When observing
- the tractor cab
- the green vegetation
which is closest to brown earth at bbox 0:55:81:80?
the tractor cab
---
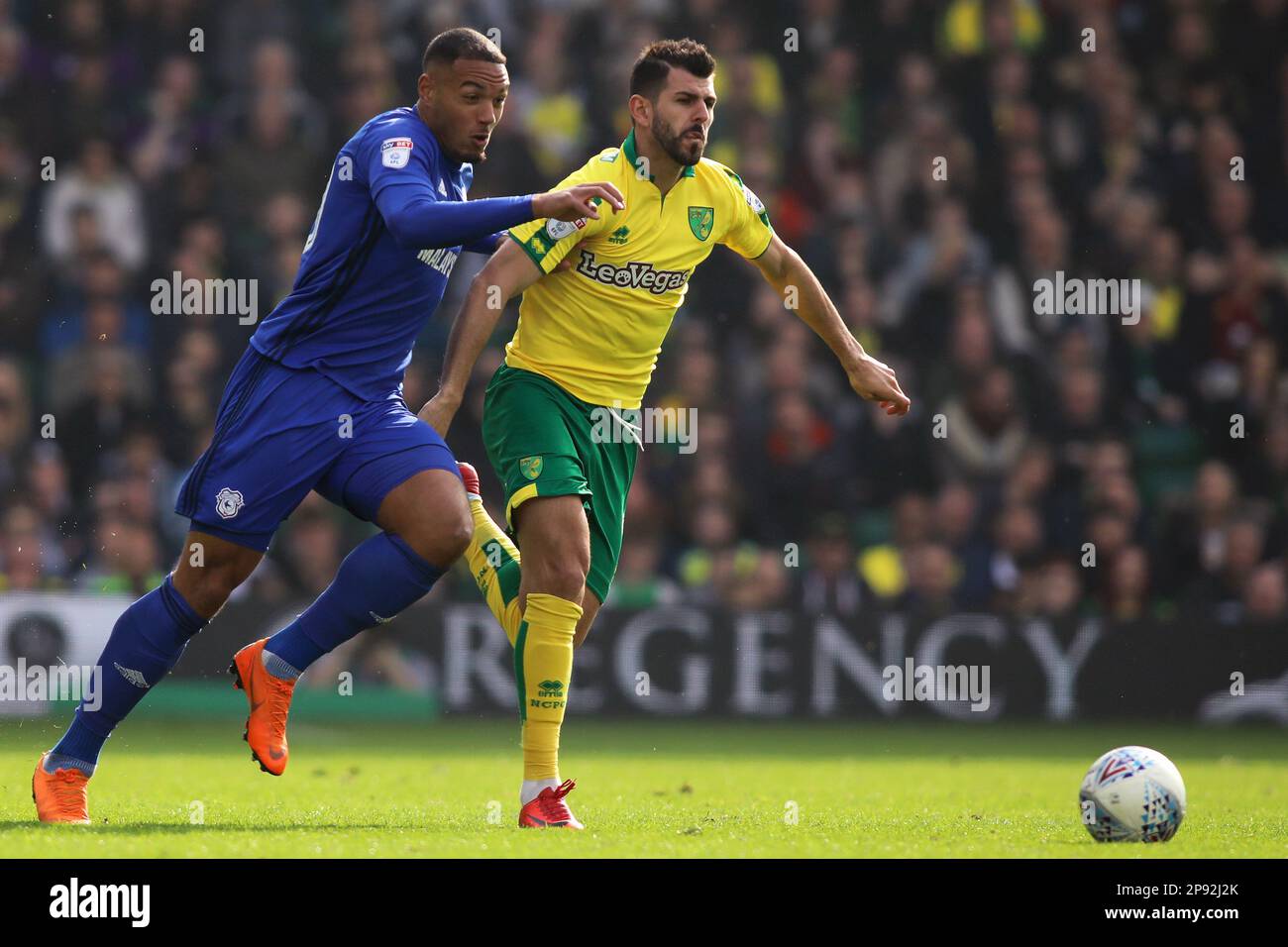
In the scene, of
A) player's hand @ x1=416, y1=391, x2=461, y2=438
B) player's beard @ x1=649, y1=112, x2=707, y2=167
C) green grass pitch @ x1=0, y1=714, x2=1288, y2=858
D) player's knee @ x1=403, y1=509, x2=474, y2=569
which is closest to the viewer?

[WHAT IS NEEDED]: Copy the lines above word for word, starting at the line containing "In the scene, of" and ending at the line containing "which is closest to the viewer?", with both of those lines included.

[ANSWER TO THIS PROBLEM]:
In the scene, of
A) player's hand @ x1=416, y1=391, x2=461, y2=438
B) player's beard @ x1=649, y1=112, x2=707, y2=167
C) green grass pitch @ x1=0, y1=714, x2=1288, y2=858
D) player's knee @ x1=403, y1=509, x2=474, y2=569
which is closest to the viewer?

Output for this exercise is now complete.